>> START SUPPLIED MATERIAL

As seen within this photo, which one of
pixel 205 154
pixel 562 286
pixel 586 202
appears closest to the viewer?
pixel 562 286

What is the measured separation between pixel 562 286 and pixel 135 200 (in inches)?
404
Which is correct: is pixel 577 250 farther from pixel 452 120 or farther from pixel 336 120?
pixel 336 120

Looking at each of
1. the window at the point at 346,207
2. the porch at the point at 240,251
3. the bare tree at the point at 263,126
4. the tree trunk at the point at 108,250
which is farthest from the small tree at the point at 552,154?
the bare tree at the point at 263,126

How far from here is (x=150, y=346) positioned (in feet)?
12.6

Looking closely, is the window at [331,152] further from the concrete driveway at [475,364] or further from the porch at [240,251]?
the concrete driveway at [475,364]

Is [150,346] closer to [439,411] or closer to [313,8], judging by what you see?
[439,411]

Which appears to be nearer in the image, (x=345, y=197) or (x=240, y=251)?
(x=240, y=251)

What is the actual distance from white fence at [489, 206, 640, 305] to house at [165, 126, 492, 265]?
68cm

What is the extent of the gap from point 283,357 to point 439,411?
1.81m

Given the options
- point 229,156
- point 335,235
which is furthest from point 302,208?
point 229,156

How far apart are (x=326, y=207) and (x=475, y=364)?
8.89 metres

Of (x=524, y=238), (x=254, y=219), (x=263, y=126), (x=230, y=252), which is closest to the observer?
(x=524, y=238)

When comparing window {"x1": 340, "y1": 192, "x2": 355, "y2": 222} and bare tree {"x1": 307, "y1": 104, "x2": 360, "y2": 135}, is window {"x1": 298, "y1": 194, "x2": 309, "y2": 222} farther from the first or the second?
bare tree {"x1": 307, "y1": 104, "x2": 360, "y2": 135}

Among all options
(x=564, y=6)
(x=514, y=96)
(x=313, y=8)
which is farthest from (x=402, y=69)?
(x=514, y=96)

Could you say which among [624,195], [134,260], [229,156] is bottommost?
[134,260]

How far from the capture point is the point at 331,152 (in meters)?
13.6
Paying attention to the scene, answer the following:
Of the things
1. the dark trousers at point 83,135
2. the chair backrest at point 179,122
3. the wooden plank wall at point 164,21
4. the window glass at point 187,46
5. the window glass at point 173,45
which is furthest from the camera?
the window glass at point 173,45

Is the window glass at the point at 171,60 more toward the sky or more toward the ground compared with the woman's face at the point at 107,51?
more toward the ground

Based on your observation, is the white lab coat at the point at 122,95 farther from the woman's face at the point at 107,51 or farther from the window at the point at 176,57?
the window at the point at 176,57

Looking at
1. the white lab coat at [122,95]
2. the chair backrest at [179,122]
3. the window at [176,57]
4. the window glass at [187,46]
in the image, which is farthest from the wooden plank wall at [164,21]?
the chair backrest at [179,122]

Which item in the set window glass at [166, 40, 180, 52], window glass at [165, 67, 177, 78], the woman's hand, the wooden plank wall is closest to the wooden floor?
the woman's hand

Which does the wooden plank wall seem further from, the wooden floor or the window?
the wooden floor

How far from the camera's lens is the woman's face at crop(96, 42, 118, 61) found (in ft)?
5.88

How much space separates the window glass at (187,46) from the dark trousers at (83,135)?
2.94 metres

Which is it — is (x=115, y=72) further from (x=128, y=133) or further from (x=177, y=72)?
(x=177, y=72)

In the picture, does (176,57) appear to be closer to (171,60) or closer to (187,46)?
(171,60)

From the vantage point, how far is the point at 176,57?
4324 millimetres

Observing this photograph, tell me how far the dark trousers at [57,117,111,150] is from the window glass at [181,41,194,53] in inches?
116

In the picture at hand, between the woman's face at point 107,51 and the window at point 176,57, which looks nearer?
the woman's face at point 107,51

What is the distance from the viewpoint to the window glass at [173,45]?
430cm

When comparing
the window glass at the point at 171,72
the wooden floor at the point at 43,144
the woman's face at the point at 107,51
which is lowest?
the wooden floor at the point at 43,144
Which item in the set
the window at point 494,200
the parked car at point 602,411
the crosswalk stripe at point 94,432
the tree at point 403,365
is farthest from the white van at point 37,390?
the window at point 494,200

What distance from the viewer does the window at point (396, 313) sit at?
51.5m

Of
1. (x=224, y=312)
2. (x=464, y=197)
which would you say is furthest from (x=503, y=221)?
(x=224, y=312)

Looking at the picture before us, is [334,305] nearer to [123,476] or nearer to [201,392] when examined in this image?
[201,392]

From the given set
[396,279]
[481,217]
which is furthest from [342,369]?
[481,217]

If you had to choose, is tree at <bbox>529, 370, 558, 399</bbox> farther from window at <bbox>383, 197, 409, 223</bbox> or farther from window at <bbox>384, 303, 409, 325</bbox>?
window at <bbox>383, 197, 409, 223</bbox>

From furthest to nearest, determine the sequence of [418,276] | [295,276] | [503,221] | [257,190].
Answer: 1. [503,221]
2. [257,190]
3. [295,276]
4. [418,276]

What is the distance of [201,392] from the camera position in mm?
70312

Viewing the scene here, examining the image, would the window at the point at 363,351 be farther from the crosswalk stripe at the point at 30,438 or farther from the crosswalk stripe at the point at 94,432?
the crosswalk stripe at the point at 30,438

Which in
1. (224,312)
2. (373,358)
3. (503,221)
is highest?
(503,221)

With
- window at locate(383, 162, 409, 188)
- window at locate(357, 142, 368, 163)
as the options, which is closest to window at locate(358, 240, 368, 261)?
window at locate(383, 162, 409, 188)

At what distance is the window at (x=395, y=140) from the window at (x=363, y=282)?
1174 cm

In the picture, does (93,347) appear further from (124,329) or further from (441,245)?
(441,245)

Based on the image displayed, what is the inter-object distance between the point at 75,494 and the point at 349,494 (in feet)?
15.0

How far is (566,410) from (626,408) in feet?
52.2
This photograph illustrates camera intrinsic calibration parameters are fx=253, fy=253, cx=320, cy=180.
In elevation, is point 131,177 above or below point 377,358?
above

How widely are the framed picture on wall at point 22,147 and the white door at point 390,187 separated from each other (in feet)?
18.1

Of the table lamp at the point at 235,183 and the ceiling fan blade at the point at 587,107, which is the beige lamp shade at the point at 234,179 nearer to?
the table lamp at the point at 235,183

>> END SUPPLIED MATERIAL

GOAL:
Return exactly the lines from the one containing "If you had to" through the last line of the records above, both included, and nothing else.

CORRECT OUTPUT:
If you had to choose, is tree at <bbox>529, 370, 558, 399</bbox> farther from window at <bbox>383, 197, 409, 223</bbox> or farther from window at <bbox>384, 303, 409, 325</bbox>?
window at <bbox>383, 197, 409, 223</bbox>

From furthest to nearest, determine the sequence of [418,276] | [295,276] | [503,221] | [257,190].
Answer: 1. [503,221]
2. [257,190]
3. [295,276]
4. [418,276]

What is the distance of [201,392] from the camera position in mm?
70312

Viewing the scene here, examining the image, would the window at the point at 363,351 be farther from the crosswalk stripe at the point at 30,438 or farther from the crosswalk stripe at the point at 94,432?
the crosswalk stripe at the point at 30,438

Which in
1. (224,312)
2. (373,358)
3. (503,221)
is highest?
(503,221)

With
- window at locate(383, 162, 409, 188)
- window at locate(357, 142, 368, 163)
as the options, which is closest to window at locate(358, 240, 368, 261)?
window at locate(383, 162, 409, 188)

At what distance is the window at (x=395, y=140) from the window at (x=363, y=282)?
1174 cm

In the picture, does (93,347) appear further from (124,329) or further from (441,245)?
(441,245)

Based on the image displayed, what is the inter-object distance between the point at 75,494 and the point at 349,494 (in feet)?
15.0

How far is (566,410) from (626,408) in feet?
52.2
This photograph illustrates camera intrinsic calibration parameters are fx=253, fy=253, cx=320, cy=180.
In elevation, is point 131,177 above or below point 377,358?
above

How widely are the framed picture on wall at point 22,147 and the white door at point 390,187 separated from each other (in feet)?
18.1

Of the table lamp at the point at 235,183 and the ceiling fan blade at the point at 587,107, which is the beige lamp shade at the point at 234,179 nearer to?
the table lamp at the point at 235,183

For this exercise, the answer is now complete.